Un bel exemple de préservation du patrimoine historique et funéraire : la commune de Cézy (Yonne) avait restauré, il y a quelques années (ce serait malheureusement déjà à refaire tant la pierre est désormais noircie), le tombeau de Félix ARVERS (1806-1850), poète, dont l’épitaphe rappelle qu’il écrivit un inoubliable sonnet débutant par Mon âme a son secret, ma vie a son mystère
Destin singulier que celui de ce littérateur d’origine bourguignonne (son père était négociant en vins à Cézy), né à Paris (une plaque avec son portrait le rappelle, rue Budé, dans l’Île Saint-Louis) qui appartint à la mythique « Génération de 1830 », fréquenta le Cercle de l’Arsenal, fut l’intime de Musset, connut le succès au théâtre avec des oeuvres aujourd’hui dans l’oubli, mourut encore jeune mais pauvre autant que malade et ne dut sa survie posthume qu’à un seul sonnet, tiré du recueil Mes Heures perdues, souvent rebaptisé « Le Sonnet d’Arvers ».

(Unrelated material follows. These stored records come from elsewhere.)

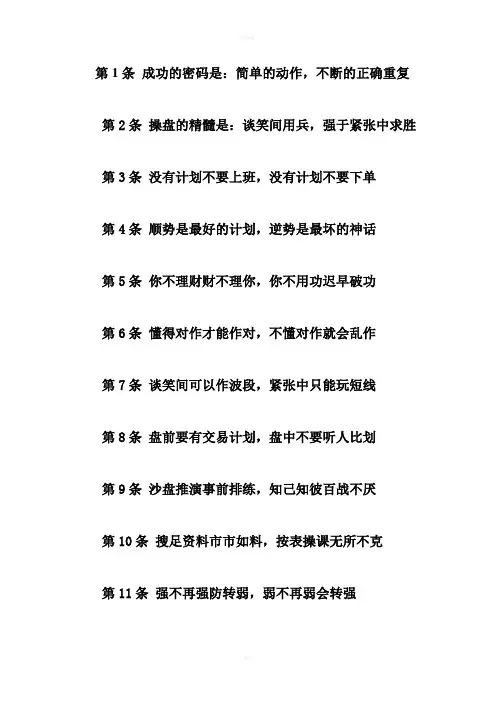 第 1 条 成功的密码是：简单的动作，不断的正确重复

第 2 条 操盘的精髓是：谈笑间用兵，强于紧张中求胜

第 3 条 没有计划不要上班，没有计划不要下单

第 4 条 顺势是最好的计划，逆势是最坏的神话

第 5 条 你不理财财不理你，你不用功迟早破功

第 6 条 懂得对作才能作对，不懂对作就会乱作

第 7 条 谈笑间可以作波段，紧张中只能玩短线

第 8 条 盘前要有交易计划，盘中不要听人比划

第 9 条 沙盘推演事前排练，知己知彼百战不厌

第 10 条 搜足资料市市如料，按表操课无所不克

第 11 条 强不再强防转弱，弱不再弱会转强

Lu, relu, tant de fois appris par coeur et récité, mis en musique par Serge Gainsbourg, ce morceau de bravoure contant une passion impossible à avouer aurait été inspiré à l’auteur par Marie Nodier (la fille du fameux Charles Nodier, le bibliothécaire de l’Arsenal qui propulsa le romantisme au faîte des lettres) pour qui il se consumait d’amour (comme Charles Nodier lui-même, d’ailleurs, que sa fille ne laissait pas insensible…) qui, elle, repose à Fontenay-aux-Roses (Hauts-de-Seine).

Arvers est aussi resté pour son curieux mot de la fin : alors qu’il agonisait, une religieuse désignant à quelqu’un le couloir de l’hospice déforma le mot juste et parla du « collidor ». Insupportable barbarisme aux oreilles du poète qui sortit de sa léthargie pour rectifier « On ne dit pas « collidor » mais « corridor » ! » puis, satisfait, rendit le dernier soupir. 


Sur sa pierre, ces lignes plaintives tirées des Heures perdues :
Que l’on m’ignore et que le terre ne sache de moi que mes chants.
(On eut le tact de ne pas graver ce distique impitoyable :
Un monument au pauvre Arvers !
Qu’a-t-il donc fait ? – Quatorze vers.
)
Rappelons ici ce credo de l’amoureux transi :
Mon âme a son secret, ma vie a son mystère :
Un amour éternel en un moment conçu.
Le mal est sans espoir, aussi j’ai dû le taire,
Et cele qui l’a fait n’en a jamais rien su.
Hélas ! j’aurai passé près d’elle inaperçu
Toujours à ses côtés, et pourtant solitaire,
Et j’aurai jusqu’au bout fait mon temps sur la terre,
N’osant rien demander et n’ayant rien reçu.
Pour elle, quoique Dieu l’ait faite douce et tendre,
Elle ira son chemin, distraite et sans entendre
Ce murmure d’amour élevé sur ses pas ;
À l’austère devoir pieusement fidèle,
Elle dira, lisant ces vers tout remplis d’elle :
« Quelle est donc cette femme ? » et ne comprendra pas.